The tweets surface innocently in Twitter feeds, often passing as legit news or normal social media posts.
Often, Soldiers may not even know they have been fed disinformation. According to a Clemson University academic, Russian hackers apply disinformation tactics to spread divisive, political tweets to Soldiers and other Americans. Army leaders discussed the threat at an Association of the U.S. Army "Hot Topics" forum Sept. 16 on cyber and networks.
Army leaders want Soldiers to be aware of disinformation tweets and posts created by foreign agents, especially when perusing social media. Disinformation agents could be using duplicate or fraudulent accounts of military members and often pose as senior U.S. military leaders, according to experts.
Darren Linvill, communications professor at Clemson University, has sifted through millions of tweets by Russian, Chinese and Saudi accounts and said that Twitter ranks as the online tool foreign agents most frequently use to spread misinformation. Russian users in particular have grown skilled in the use of Twitter and can quickly gain followers, he said.
Linvill broke online disinformation in Twitter into two categories: offensive and defensive. While the majority of foreign agents use "defensive" tweets, often in response to negative news, the Russians primarily use "offensive" tweets to spread dissidence through the social media platform.
"They have decided it's in their best interest to mess with us, pushing the political conversations in this country to polarizing different directions," Linvill said. "It's fundamentally an offensive operation."
Col. Gittipong Paruchabutr, director of information operations, U.S. Army Special Operations Command, said the Army has taught identity management to help Soldiers protect themselves against fraudulent use of social media. He added the Army assigned specialized teams to monitor such activities. Linvill said the offensive tweets have not personally attacked any U.S. Soldiers but Russians have used tweets to attack Ukrainian military members.
Paruchabutr said Soldiers should remain wary of polarizing tweets.
"It's about awareness that these activities are happening at the Soldier level and more importantly how it affects the Soldier's families," he said. "We have to be cognizant that, even if it's not attacking Soldier X or unit Y, these accounts, these online activities are targeting general Americans and it further polarizes our divisions."

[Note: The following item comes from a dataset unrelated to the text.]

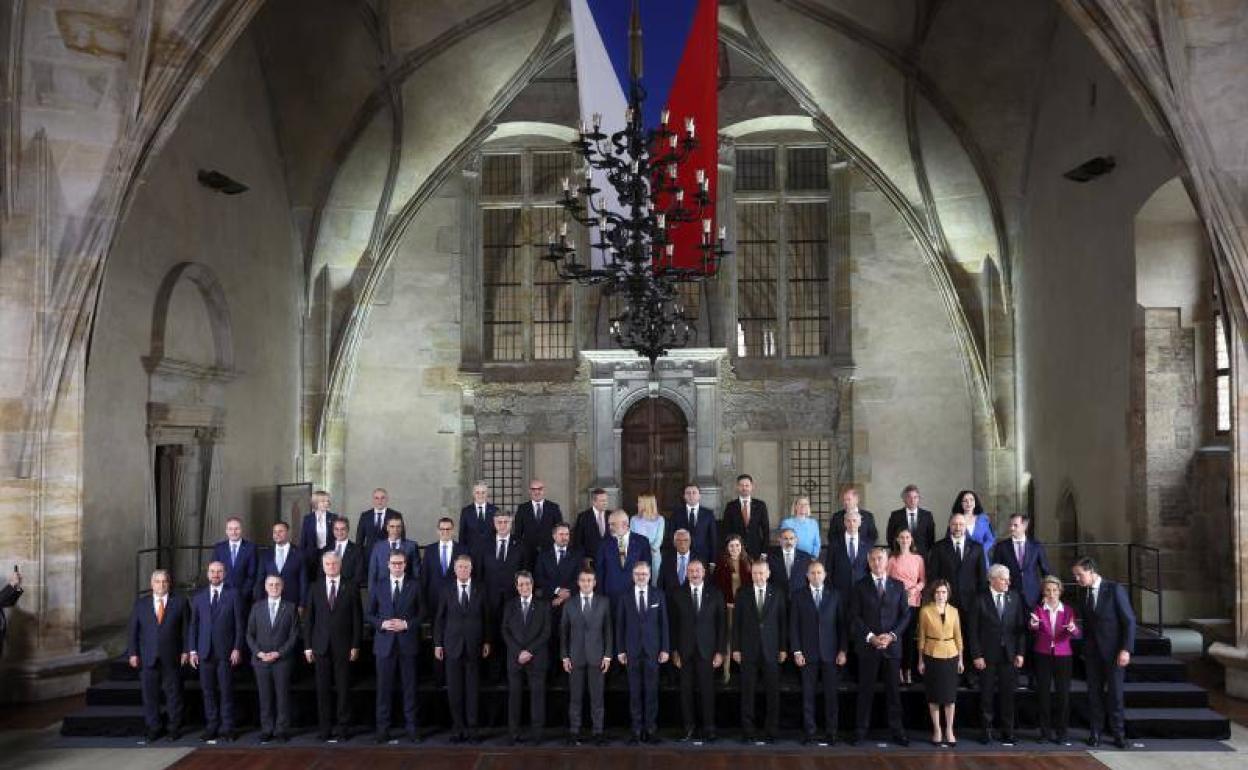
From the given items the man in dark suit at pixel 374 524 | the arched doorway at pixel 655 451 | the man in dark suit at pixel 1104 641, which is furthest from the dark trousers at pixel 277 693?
the arched doorway at pixel 655 451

To help combat disinformation and other cyber threats -- such as online hackers and cyberattacks -- the Army has been developing and fielding next-generation electronic warfare systems.

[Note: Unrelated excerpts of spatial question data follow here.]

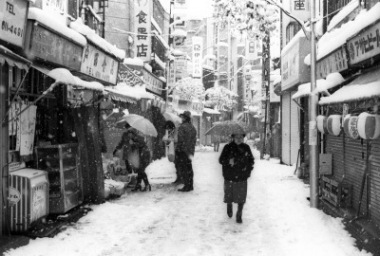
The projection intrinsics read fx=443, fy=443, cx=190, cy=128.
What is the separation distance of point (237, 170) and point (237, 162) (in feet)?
0.54

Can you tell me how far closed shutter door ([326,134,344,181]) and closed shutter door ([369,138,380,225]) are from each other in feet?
8.36

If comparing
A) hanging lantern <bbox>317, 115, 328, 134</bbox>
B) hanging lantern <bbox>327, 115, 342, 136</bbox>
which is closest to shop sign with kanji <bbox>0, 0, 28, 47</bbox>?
hanging lantern <bbox>327, 115, 342, 136</bbox>

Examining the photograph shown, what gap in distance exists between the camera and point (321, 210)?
10.2 metres

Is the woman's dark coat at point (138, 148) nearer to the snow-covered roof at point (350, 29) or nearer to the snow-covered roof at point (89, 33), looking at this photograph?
the snow-covered roof at point (89, 33)

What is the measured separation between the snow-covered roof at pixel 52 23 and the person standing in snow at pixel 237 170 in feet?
13.5

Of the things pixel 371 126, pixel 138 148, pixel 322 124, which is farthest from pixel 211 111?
pixel 371 126

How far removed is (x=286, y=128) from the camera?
23000mm

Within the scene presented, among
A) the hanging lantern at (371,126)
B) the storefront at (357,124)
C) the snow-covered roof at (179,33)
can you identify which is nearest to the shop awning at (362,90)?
the storefront at (357,124)

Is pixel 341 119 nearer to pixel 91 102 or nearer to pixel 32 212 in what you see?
pixel 91 102

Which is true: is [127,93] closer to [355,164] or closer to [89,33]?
[89,33]

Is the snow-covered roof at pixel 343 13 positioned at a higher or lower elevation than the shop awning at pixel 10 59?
higher

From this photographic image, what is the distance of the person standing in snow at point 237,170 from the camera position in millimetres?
9031

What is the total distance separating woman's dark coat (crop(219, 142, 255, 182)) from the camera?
29.7ft

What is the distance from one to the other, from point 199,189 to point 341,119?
18.4 feet
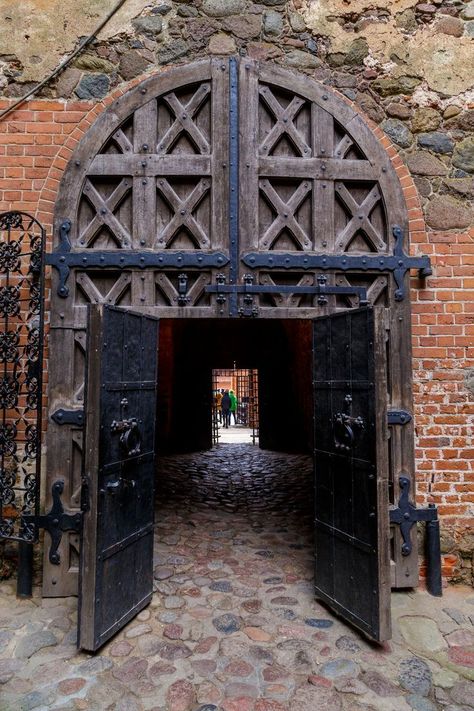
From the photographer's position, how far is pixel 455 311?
329 centimetres

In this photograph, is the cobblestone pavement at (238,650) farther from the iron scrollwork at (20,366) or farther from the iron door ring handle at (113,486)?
the iron door ring handle at (113,486)

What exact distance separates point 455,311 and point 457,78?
1.84 m

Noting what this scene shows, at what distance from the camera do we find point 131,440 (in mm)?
2779

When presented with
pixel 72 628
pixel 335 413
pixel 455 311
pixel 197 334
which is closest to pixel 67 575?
pixel 72 628

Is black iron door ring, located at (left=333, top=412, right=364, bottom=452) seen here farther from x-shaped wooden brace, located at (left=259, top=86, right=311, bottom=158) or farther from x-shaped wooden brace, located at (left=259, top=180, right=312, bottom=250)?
x-shaped wooden brace, located at (left=259, top=86, right=311, bottom=158)

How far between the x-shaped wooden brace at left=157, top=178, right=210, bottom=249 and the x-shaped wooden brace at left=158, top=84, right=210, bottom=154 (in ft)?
0.95

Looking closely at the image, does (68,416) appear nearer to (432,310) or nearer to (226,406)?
(432,310)

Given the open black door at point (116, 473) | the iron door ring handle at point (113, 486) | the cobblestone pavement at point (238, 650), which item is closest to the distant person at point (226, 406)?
the cobblestone pavement at point (238, 650)

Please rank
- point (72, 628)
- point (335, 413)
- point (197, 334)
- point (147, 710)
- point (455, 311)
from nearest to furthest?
1. point (147, 710)
2. point (72, 628)
3. point (335, 413)
4. point (455, 311)
5. point (197, 334)

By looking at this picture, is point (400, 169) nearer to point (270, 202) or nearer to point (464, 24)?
point (270, 202)

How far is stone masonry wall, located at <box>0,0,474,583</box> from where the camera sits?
3.28m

The Army has developed "I2CEWS" or intel, information, cyber, electronic warfare and space elements nested inside the Multi-Domain Task Force.
"That's the element that's intended to penetrate A2/AD [anti-access/area-denial technology] formations and disintegrate formations," said Brig. Gen. Richard Angle, deputy commanding general of operations, Army Cyber Command. "It's up. It's running. It's being exercised … and it's doing some great work."

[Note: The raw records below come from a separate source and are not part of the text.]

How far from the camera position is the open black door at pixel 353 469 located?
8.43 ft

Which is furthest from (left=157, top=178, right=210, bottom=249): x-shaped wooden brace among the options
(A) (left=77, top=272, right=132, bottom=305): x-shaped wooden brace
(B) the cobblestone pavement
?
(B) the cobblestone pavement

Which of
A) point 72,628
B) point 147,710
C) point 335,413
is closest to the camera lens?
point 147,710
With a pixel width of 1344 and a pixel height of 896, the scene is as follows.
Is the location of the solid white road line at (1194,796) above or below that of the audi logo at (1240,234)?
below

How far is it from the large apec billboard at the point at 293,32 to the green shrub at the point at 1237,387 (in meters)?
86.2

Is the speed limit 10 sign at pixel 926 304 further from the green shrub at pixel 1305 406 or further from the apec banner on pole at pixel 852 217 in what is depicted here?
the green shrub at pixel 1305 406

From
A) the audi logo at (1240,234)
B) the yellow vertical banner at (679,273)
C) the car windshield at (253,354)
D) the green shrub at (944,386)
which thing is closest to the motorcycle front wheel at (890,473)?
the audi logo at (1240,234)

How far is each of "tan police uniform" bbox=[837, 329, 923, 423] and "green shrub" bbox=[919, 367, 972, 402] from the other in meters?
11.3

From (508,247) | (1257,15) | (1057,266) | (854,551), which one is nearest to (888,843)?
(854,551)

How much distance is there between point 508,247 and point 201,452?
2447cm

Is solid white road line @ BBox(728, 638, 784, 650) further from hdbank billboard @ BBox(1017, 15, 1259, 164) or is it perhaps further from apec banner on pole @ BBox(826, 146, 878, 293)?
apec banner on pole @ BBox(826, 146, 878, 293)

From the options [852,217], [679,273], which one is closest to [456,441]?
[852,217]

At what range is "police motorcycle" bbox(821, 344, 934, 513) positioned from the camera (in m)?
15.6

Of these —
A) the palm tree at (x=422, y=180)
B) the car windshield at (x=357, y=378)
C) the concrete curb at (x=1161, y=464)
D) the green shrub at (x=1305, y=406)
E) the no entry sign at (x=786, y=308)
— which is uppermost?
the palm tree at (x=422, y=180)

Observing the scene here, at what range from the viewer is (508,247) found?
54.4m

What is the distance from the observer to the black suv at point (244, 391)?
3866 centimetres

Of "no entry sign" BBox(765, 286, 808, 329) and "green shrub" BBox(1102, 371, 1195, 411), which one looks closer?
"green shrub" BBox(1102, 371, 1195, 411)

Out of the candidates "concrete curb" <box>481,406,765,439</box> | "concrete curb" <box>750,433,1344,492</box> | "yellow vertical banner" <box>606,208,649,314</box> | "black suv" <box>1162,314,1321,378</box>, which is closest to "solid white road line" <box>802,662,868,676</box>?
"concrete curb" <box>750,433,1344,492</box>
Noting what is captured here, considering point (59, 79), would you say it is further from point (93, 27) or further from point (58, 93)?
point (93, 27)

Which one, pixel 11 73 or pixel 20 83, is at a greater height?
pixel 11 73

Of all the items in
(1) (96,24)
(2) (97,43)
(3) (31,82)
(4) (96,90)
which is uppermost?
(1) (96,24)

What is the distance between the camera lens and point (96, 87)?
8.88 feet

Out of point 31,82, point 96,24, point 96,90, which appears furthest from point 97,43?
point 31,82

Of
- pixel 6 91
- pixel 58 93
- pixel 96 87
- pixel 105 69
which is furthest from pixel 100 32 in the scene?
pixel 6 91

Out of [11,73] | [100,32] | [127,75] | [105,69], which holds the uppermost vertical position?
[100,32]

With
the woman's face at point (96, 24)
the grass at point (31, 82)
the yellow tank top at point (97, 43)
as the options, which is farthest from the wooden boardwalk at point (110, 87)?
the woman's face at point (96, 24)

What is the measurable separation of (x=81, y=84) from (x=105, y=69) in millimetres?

A2/AD refers to technology used by near-peer adversaries designed to deny freedom of movement to potential enemies, including U.S. forces.
The Army has also established the advanced tactical technology course, taught at Fort Bragg's John F. Kennedy Special Warfare Center and School. The course trains Soldiers to defend, inform and exploit within the digital terrain through advanced knowledge of computer systems and social media platforms.
The 30-day course trains Soldiers on basic digital force protection, targeting and sub-net target isolation and analysis. Soldiers who meet the prerequisites are eligible to take the course.
"There is a sense of urgency and need for speed," Angle said. "Because as we develop these concepts, we have to recognize this threat is here today, it's not theoretical."
To help advance the ability to counter against cyberattacks, Soldiers take part in cyber-themed exercises including a Cyber Blitz at Fort Dix, New Jersey. Cyber Blitz is an annual exercise co-hosted by the Command, Control, Communication, Computers, Cyber, Intelligence, Surveillance and Reconnaissance -- or C5ISR -- Center, at Aberdeen Proving Ground, Maryland, and the U.S. Army Cyber Center of Excellence at Fort Gordon, Georgia. It teaches Soldiers how to employ cyberspace electromagnetic activities across all aspects of Army doctrine, training and education.
U.S. Army Special Operations Command units now participate in combat training center rotations and warfighter exercises, where they are supported by Army Cyber formations in replicating near-peer information environments against U.S. internal formations, Paruchabutr said.
"This is an absolutely critical capability on how we look at ourselves," he said. "How do our formations look before we go into a combat training center because we know that the competition is here now; our enemies are looking at our formations across the United States."
In order to compete successfully in a congested and contested environment, Angle said that the Army must increase leader education and training development at all levels to change the mindset and the culture.
He added that exercises need to be revised with greater "depth" to fully synchronize the Army's new cyber capabilities to gain and maintain an advantage against adversaries.
"And that needs to be exercised in both conflict and competition scenarios and we have to force ourselves to operate it in congested and contested environments," he said.